Com suas capacidades de viader as espírita e sua criatividade em lhes viadar textos, a vida de Chica seria perfeita. Mas não era, pois Chica tinha em sua vida um único ponto fraco: seu coração. Chica desde pequena, com os conselhos de suas espírita, fora uma sabedora do mundo das sambiquices, e deste muito usufruíra, porém, lá no fundo sabia que não era isso que queria, pois seu coração pedia um novo pedaço, e só sambiquice por sambiquice, nada lhe dizia. Mas seu coração de tão fraco, se fizera duro para não quebrar. Demandava algo muito específico para o mariolar, mesmo que o que mais quisesse Chica era ser mariolada. Muitos tentaram, e com muitos tentou, mas só burra velha que foi encontrar Biba.
Ah… Biba, ah… Biba, ai… Biba! Metida, orgulhosa, tímida e linda. Ai… Biba! Foi estranheza a primeira olhada. Chica falava para as espírita: não entendo. E as espírita lhe falavam de volta: nem eu. E Chica falava para as espírita: não entendo. E as espírita lhe falavam de volta: vai lá, esbarra nela. E foi assim que Chica esbarrou em Biba. E três esbarradas depois, já estava com seu coração a tunturiar. Tunturiar, tunturiando, tunturindo. Nunca Chica tivera tanto medo de escutar seu próprio coração. Gostava do som, mas sentia que se ganhasse um novo pedaço, não seria mais seu, e se não fosse mais seu, estaria abrindo as catracas para que alguém o despedaçasse. E será que Biba faria isso? Foi lá pedir os conselhos de suas espírita, e essa é a conversa que se teve. “Entregue-se por completo, sem barreiras, minha Chica!” “Não, que maluquice, não faça isso, as pessoas se entediam com isso.” “Seja você mesma.” “Não, seja alguém determinante, dite as ordens, imponha limites, puna quando forem contrariados.” “Gente com muita liberdade vai embora, gente com limites, fica!” “Ainda acho que deve ser você mesma, dê seu coração, dê-lhe tudo que quiser, todas as sambiquices!” “Não, dê-lhe tudo que acha melhor para ela. Estribucheira assim não sabe o que quer!” “É claro que sabe, quer você, logo lhe dê todos os seus sentimentos, minha mariola!” “Quer você sim, mas quer o melhor de você, não o resto, lhe dê então o máximo, e o máximo é o que impõe limites. Seja tirana!” “Não, não seja.” “Sim, seja, mas seja com carinho.” “Posso simplesmente não fazer nada?” perguntou, por fim, Chica. E “não” foi o que as espírita lhe responderam. E Chica amou Biba. E foi uma bagunça, pois Chica não seguia nem um lado, nem o outro dos conselhos, seguia os dois, dependendo do humor de Biba. Então, lhe era tirânica quando se sentia contrariada, mas também lhe dava todo o seu coração quando se sentia abandonada.

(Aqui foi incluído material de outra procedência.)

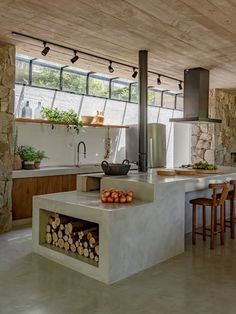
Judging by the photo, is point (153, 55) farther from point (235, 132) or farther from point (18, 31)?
point (235, 132)

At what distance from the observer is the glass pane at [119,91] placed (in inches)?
313

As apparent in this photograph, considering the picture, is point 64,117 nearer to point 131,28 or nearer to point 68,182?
point 68,182

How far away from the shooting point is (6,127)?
5.00 metres

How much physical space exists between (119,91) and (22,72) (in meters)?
2.68

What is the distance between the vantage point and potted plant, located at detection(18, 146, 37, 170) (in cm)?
568

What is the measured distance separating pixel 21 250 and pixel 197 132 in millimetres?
5979

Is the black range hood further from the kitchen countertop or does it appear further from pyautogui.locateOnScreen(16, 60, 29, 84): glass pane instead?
pyautogui.locateOnScreen(16, 60, 29, 84): glass pane

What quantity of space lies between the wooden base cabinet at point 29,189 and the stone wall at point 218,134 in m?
4.18

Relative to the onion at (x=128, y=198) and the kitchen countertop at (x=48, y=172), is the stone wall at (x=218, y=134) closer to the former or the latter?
the kitchen countertop at (x=48, y=172)

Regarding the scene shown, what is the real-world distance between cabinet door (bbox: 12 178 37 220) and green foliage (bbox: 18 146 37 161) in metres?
0.46

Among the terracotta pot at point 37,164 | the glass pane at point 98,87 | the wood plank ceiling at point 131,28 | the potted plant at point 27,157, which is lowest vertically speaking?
the terracotta pot at point 37,164

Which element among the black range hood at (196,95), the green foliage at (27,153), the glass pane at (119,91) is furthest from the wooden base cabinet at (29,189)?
the glass pane at (119,91)

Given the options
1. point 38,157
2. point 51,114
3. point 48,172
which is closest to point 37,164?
point 38,157

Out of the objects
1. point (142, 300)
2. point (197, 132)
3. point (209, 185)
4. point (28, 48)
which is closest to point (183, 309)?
point (142, 300)
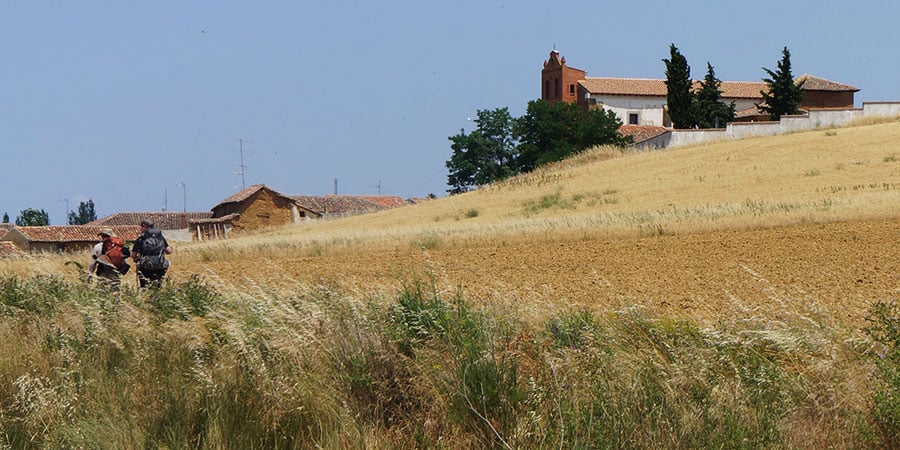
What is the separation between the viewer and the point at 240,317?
9164mm

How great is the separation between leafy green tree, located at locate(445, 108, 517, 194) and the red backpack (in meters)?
79.0

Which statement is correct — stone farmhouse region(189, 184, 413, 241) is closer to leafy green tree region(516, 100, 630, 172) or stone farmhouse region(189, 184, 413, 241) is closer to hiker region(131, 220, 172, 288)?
leafy green tree region(516, 100, 630, 172)

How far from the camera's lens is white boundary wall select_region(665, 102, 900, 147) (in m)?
59.1

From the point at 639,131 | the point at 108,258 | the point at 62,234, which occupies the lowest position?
the point at 108,258

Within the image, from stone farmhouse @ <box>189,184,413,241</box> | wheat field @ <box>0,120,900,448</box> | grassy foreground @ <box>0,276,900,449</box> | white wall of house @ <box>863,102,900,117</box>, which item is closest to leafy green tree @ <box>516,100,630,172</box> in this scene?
stone farmhouse @ <box>189,184,413,241</box>

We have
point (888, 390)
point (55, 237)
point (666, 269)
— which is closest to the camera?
point (888, 390)

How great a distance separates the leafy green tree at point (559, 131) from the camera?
271 ft

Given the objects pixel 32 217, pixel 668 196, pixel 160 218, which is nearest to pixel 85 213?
pixel 32 217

Biba era uma bagunça e Chica não sabia mais quem era ao seu lado, só sabia reagir de forma desordenada a essa bagunça, nunca ficando muito tempo no mesmo lugar. E assim foi até que Chica cansou, se irritou e acabou tudo com Biba. E, por um bom tempo, Chica irritada se disse o quanto estava certa de ter acabado com Biba. Biba que não lhe dava o mesmo amor que lhe era oferecido. Reagindo a tudo e a todos e bagunçando a vida de Chica, que só reagia a ela. Até que num dia qualquer, Chica esbarrou com Biba, e esta não lhe foi nem distante, nem carinhosa, só lhe foi indiferente, como se fossem amigas e nada mais. Indiferente não a si, mas a todo peso que tiveram. E Chica lhe foi amiga em retorno. Depois Chica entrou num ônibus, atravessou um rio, andou uma rua, abriu uma porta, seguiu um corredor, abriu outra porta e a fechou atrás de si. E lá Chica, depois de dezenove dias e três horas, um total de quatrocentas e cinquenta e nove horas, nem menos, nem mais, chorou. Chorou e chorou e chorou e chorou. Não se sabe quanto tempo. Chica acabara de descobrir que tinha um sistema afetivo retardado, lhe demoravam exatos dezenove dias e três horas para que sentisse realmente qualquer sentimento profundo. Lá vieram as espírita para lhe acudir, mas Chica dessa vez a ninguém queria escutar, e as chutou por porta afora. Chica chorava e só sentia dor, dor em tudo. E ninguém podia acudi-la. Primeiro quebrou tudo, depois queimou tudo e depois sem mais nada o que fazer, deitou e esperou a dor passar. Por dois meses, só fez isso, deitou e sentiu dor. Não dormiu, pois seus sonhos só lhe levavam a mais dor. Não comeu, pois seu estômago já estava dolorido demais vazio que estava, imagina cheio. Não se moveu, pois não pertencia a nenhum lugar e a nenhum lugar poderia chegar. Só esperou a dor acabar, ou a morte, talvez de infarto, pois nunca em toda sua vida escutara tão nitidamente seu coração a bater como batia naqueles dois meses em que sofreu. Voltar para Biba não era uma possibilidade, pois sabia que essa valorizava mais o seu orgulho que o mais profundo dos sentimentos. Passaram-se dois meses e a dor acabou. E Chica estava morta. Não morta de morte morrida, mas Chica que era Chica não era mais Chica, era um bicho de bucho vazio. Tão vazio que nem triste mais poderia aparecer, pois tristeza precisa de conteúdo, de se importar, e toda importância em Chica estava morta no chão, então Chica começou a rir. Ria, ria, ria e ria.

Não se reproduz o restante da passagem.